> [Short exercise]
Can you format the data below as a numbered list, with blank lines dropped and the pictures left out?

:: Data excerpts ::

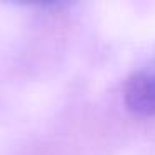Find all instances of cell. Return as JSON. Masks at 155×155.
I'll list each match as a JSON object with an SVG mask.
<instances>
[{
    "mask_svg": "<svg viewBox=\"0 0 155 155\" xmlns=\"http://www.w3.org/2000/svg\"><path fill=\"white\" fill-rule=\"evenodd\" d=\"M124 98L127 108L134 114L155 117V55L127 78Z\"/></svg>",
    "mask_w": 155,
    "mask_h": 155,
    "instance_id": "obj_1",
    "label": "cell"
}]
</instances>
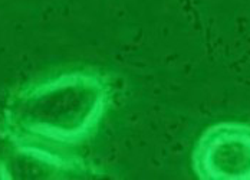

:::

> [Answer for the task]
1. Find all instances of cell. Return as JSON. Masks at 155×155.
2. I'll list each match as a JSON object with an SVG mask.
3. <instances>
4. [{
5.     "mask_svg": "<svg viewBox=\"0 0 155 155\" xmlns=\"http://www.w3.org/2000/svg\"><path fill=\"white\" fill-rule=\"evenodd\" d=\"M124 98L127 108L134 114L155 117V55L127 78Z\"/></svg>",
6.     "mask_w": 155,
7.     "mask_h": 155,
8.     "instance_id": "obj_1",
9.     "label": "cell"
10. }]
11. </instances>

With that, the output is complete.